■ EXERCICE 1:
D'après le texte sur les timbres de Saint-Pierre et Miquelon, en quelle année l'archipel redevient-il définitivement possession française ?
■ EXERCICE 2:
Selon le texte sur les timbres de Saint-Pierre et Miquelon, pourquoi tout était-il à reconstruire dans la colonie ?
■ EXERCICE 3:
Recopiez le passage du texte sur les timbres de Saint-Pierre et Miquelon depuis « L’historique » jusqu'à « et de froid. » inclus.

■ TEXTE À LIRE:
Skip to main content
Timbre de Saint-Pierre et Miquelon

Timbre commémoratif du Bicentenaire du retour des îles Saint-Pierre et Miquelon à la France

En voyage (où que ce soit dans le monde), si vous parlez de Saint-Pierre et Miquelon, deux choses peuvent arriver:

1. Votre interlocteur évoquera la Grand Pêche à la morue et son grand-père ou arrière grand-père Terre-Neuvas perdu dans les brumes des Grands Bancs, ou;

2. Elle ou lui vous parlera de sa collection de timbres de jeunesse, dans laquelle les timbres de Saint-Pierre et Miquelon occupaient une place importante.

La Grande Pêche n’est plus et les collections de timbres n’ont plus tout à fait la même popularité auprès des jeunes. Mais, vous allez le voir, la réputation des timbres de Saint-Pierre et Miquelon, elle, ne cesse de grandir.

L’historique

En 1816, l’archipel de Saint-Pierre et Miquelon redevient possession française de manière définitive après d’incessants conflits entre la France et l’Angleterre.

Il y avait fort à faire pour rebâtir la colonie abandonnée en 1793 et saccagée par la suite. Tout était à reconstruire, des maisons en passant par l’hôpital, les quais, les églises. Il fallait aussi pêcher et cultiver la terre (peu fertile, avouons-le!) pour tenter de ne pas mourir de faim et de froid.

■ MATÉRIEL FOURNI:

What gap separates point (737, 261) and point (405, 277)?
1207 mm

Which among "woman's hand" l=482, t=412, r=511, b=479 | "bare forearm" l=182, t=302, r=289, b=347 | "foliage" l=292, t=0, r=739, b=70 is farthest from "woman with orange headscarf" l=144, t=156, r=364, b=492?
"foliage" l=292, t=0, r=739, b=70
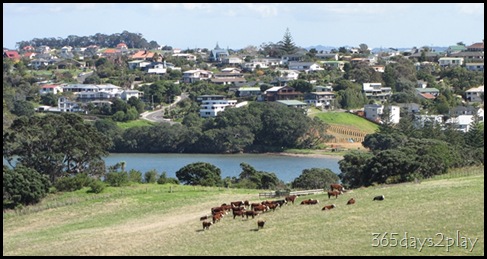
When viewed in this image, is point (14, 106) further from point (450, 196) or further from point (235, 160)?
point (450, 196)

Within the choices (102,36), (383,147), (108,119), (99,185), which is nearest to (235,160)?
(383,147)

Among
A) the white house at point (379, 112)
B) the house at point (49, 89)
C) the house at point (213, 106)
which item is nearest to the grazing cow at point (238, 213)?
the white house at point (379, 112)

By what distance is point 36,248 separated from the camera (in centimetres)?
1703

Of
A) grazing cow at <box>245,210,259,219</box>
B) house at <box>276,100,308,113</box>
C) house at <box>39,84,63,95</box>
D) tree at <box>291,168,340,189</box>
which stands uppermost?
grazing cow at <box>245,210,259,219</box>

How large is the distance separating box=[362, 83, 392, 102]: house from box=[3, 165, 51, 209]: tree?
155ft

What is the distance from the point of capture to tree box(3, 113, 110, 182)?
34.5 m

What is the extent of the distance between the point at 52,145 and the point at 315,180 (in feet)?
34.4

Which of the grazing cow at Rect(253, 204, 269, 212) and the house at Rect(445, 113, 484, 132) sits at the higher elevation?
the grazing cow at Rect(253, 204, 269, 212)

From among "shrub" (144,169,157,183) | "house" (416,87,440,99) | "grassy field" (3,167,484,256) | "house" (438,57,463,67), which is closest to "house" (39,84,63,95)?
"house" (416,87,440,99)

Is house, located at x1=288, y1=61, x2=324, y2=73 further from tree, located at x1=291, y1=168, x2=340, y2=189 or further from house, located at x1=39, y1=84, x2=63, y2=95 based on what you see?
tree, located at x1=291, y1=168, x2=340, y2=189

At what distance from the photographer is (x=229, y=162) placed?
164 ft

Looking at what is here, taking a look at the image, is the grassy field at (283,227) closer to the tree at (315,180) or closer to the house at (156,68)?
the tree at (315,180)

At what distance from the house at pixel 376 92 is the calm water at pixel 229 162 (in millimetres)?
19209

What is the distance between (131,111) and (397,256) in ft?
165
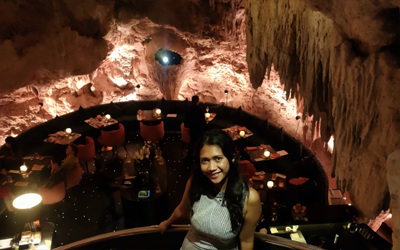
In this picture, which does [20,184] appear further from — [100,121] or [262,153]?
[262,153]

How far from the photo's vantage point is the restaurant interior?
8.87 ft

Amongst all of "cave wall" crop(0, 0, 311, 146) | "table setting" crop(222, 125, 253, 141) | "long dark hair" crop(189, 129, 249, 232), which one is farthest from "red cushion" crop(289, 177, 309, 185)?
"cave wall" crop(0, 0, 311, 146)

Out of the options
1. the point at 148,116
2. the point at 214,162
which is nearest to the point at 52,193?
the point at 148,116

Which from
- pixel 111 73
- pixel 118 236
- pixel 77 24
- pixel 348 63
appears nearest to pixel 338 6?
pixel 348 63

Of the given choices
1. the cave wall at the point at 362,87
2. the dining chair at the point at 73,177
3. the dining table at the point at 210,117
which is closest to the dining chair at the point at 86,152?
the dining chair at the point at 73,177

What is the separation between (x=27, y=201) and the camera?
414 cm

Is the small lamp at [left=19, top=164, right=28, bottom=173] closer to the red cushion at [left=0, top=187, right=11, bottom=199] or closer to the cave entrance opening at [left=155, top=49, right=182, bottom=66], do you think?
the red cushion at [left=0, top=187, right=11, bottom=199]

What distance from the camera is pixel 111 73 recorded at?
40.9 feet

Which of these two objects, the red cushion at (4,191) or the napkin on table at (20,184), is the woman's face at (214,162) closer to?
the napkin on table at (20,184)

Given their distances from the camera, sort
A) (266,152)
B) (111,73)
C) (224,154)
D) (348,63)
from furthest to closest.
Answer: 1. (111,73)
2. (266,152)
3. (348,63)
4. (224,154)

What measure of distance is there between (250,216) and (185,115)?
609 centimetres

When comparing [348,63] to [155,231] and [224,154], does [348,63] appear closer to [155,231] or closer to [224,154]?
[224,154]

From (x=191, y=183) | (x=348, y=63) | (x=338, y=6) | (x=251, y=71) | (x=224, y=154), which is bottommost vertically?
(x=191, y=183)

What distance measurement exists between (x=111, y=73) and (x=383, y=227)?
37.7 feet
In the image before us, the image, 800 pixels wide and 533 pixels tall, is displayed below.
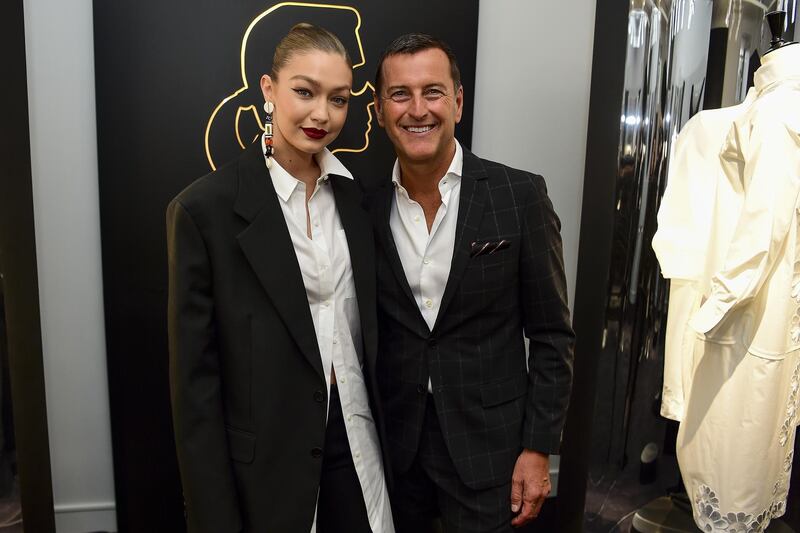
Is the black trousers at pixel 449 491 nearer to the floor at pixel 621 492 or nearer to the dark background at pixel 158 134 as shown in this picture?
the floor at pixel 621 492

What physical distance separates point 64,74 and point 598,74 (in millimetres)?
1928

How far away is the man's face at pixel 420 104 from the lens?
154cm

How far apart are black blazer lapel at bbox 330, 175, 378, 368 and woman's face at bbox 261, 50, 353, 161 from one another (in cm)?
16

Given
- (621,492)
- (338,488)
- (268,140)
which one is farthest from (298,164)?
(621,492)

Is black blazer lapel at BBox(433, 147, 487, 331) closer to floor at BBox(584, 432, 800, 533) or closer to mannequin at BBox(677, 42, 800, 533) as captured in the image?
mannequin at BBox(677, 42, 800, 533)

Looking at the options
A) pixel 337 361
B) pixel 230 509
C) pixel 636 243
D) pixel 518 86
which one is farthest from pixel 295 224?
pixel 518 86

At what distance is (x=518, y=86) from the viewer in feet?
8.04

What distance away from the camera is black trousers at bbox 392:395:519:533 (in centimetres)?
157

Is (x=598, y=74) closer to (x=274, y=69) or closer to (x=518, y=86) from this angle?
(x=518, y=86)

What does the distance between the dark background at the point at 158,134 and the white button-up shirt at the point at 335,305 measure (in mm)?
783

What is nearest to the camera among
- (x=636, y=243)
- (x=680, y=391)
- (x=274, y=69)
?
(x=274, y=69)

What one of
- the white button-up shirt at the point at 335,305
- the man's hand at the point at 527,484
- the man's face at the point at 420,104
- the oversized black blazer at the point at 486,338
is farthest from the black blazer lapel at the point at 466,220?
the man's hand at the point at 527,484

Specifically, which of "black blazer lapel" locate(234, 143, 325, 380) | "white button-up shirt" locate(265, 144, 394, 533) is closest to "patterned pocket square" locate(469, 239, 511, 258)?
"white button-up shirt" locate(265, 144, 394, 533)

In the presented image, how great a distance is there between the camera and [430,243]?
5.13 ft
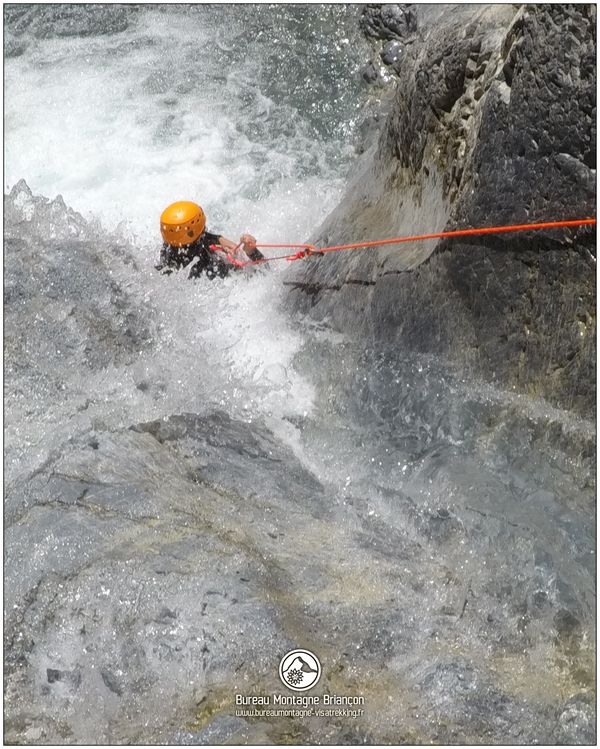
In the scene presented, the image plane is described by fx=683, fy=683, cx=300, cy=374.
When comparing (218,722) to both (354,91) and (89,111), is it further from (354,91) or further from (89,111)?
(89,111)

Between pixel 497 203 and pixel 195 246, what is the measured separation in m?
2.92

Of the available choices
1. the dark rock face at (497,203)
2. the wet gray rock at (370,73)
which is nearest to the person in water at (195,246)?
the dark rock face at (497,203)

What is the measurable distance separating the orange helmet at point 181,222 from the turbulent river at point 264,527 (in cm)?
49

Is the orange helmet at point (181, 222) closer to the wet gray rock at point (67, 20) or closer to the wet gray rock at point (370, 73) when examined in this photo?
the wet gray rock at point (370, 73)

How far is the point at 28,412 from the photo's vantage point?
4098mm

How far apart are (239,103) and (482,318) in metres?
5.21

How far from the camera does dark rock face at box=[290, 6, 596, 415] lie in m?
2.73

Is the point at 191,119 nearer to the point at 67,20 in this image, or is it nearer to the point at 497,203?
the point at 67,20

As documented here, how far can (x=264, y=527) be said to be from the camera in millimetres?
3312

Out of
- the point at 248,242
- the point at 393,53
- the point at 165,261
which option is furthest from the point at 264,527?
the point at 393,53

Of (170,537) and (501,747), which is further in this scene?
(170,537)

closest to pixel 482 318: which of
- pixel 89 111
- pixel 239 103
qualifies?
pixel 239 103

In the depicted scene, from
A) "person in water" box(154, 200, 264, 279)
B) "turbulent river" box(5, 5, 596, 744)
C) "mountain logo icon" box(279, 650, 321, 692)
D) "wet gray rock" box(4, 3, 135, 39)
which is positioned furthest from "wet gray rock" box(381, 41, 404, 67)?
"mountain logo icon" box(279, 650, 321, 692)

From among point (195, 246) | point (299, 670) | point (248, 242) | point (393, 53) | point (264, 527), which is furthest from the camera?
point (393, 53)
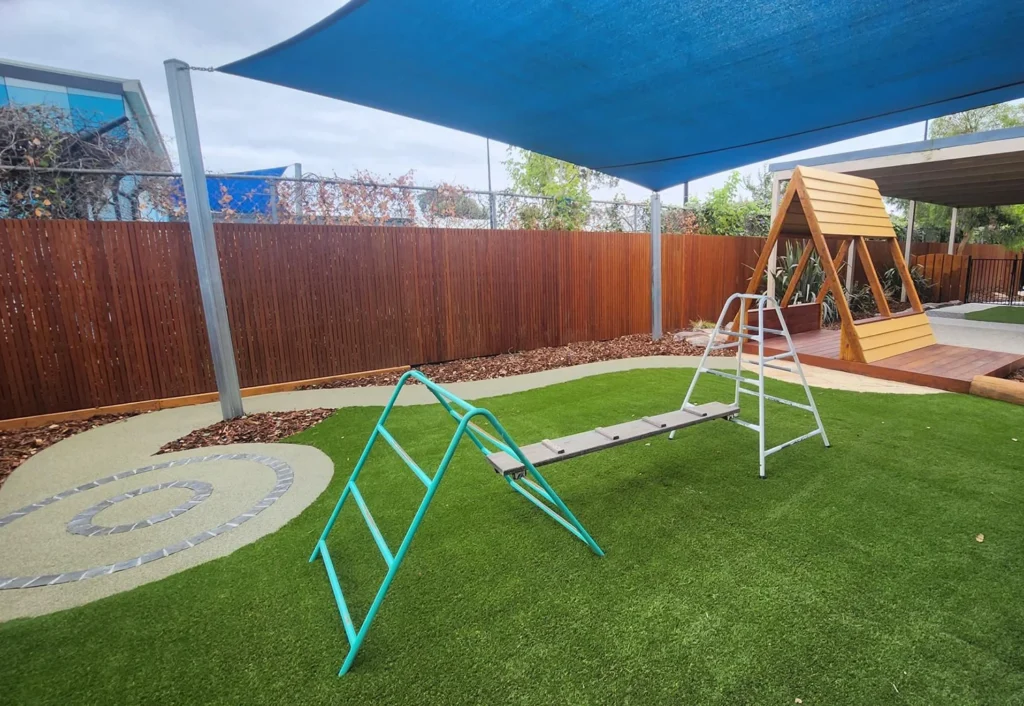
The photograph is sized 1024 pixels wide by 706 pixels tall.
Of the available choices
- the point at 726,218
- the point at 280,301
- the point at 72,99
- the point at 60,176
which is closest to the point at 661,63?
the point at 280,301

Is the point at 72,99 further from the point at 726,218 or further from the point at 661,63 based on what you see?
the point at 726,218

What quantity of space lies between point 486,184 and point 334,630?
17503 mm

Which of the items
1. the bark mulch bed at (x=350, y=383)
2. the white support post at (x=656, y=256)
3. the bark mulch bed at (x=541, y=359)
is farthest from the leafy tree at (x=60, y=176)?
the white support post at (x=656, y=256)

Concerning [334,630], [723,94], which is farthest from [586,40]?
[334,630]

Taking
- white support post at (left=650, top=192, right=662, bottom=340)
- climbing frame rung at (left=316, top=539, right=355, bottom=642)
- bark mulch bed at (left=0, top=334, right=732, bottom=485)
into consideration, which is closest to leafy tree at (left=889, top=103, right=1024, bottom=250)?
white support post at (left=650, top=192, right=662, bottom=340)

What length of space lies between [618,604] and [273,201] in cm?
681

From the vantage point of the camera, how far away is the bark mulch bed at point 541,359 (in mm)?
6316

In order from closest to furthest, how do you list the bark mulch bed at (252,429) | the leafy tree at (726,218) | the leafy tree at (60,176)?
1. the bark mulch bed at (252,429)
2. the leafy tree at (60,176)
3. the leafy tree at (726,218)

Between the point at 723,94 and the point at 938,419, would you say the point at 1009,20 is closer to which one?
the point at 723,94

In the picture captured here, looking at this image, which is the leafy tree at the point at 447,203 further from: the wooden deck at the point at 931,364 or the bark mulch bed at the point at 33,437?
the wooden deck at the point at 931,364

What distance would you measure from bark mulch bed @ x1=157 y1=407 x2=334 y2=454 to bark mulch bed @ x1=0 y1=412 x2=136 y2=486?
1.09 meters

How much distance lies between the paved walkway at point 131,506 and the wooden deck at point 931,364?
18.0 feet

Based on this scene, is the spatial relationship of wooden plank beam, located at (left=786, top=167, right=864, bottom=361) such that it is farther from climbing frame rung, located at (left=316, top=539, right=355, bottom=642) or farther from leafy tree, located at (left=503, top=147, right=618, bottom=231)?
leafy tree, located at (left=503, top=147, right=618, bottom=231)

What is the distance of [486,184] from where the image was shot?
17.8 metres
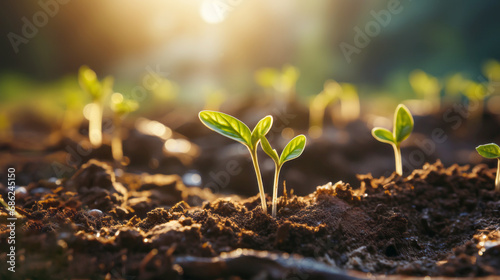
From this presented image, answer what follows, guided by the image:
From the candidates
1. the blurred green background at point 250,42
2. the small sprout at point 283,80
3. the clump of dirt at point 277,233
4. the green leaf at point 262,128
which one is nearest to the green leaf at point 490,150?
the clump of dirt at point 277,233

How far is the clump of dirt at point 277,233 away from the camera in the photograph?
0.92 metres

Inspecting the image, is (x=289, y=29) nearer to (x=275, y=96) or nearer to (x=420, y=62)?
(x=420, y=62)

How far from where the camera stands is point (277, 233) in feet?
3.51

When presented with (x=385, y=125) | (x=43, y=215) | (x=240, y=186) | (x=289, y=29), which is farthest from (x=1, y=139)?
(x=289, y=29)

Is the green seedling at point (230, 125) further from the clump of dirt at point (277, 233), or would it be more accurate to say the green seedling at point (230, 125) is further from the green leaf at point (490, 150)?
the green leaf at point (490, 150)

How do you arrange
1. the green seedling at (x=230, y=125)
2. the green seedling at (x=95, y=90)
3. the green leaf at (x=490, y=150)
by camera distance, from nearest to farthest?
the green seedling at (x=230, y=125), the green leaf at (x=490, y=150), the green seedling at (x=95, y=90)

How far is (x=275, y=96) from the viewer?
426 cm

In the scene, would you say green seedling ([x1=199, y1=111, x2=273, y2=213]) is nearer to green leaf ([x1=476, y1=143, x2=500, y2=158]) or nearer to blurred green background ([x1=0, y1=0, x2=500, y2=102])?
green leaf ([x1=476, y1=143, x2=500, y2=158])

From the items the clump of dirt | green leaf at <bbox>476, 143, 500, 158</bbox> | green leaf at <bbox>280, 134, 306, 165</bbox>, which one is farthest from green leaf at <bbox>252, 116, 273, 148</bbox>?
green leaf at <bbox>476, 143, 500, 158</bbox>

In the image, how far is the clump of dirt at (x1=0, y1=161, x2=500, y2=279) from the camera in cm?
92

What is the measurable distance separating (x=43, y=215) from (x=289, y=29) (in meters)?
6.31

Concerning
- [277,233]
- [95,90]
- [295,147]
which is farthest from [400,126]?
[95,90]

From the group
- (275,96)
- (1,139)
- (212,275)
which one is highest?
(275,96)

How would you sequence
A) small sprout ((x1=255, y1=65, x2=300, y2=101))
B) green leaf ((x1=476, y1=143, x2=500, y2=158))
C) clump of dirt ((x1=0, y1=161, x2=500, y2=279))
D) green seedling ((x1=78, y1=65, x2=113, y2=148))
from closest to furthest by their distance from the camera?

■ RÉPONSE COMPLÈTE 1:
En 1816.

■ RÉPONSE COMPLÈTE 2:
La colonie avait été abandonnée en 1793, puis saccagée par la suite. Il fallait donc tout rebâtir, des maisons à l'hôpital en passant par les quais et les églises.

■ RÉPONSE COMPLÈTE 3:
L’historique

En 1816, l’archipel de Saint-Pierre et Miquelon redevient possession française de manière définitive après d’incessants conflits entre la France et l’Angleterre.

Il y avait fort à faire pour rebâtir la colonie abandonnée en 1793 et saccagée par la suite. Tout était à reconstruire, des maisons en passant par l’hôpital, les quais, les églises. Il fallait aussi pêcher et cultiver la terre (peu fertile, avouons-le!) pour tenter de ne pas mourir de faim et de froid.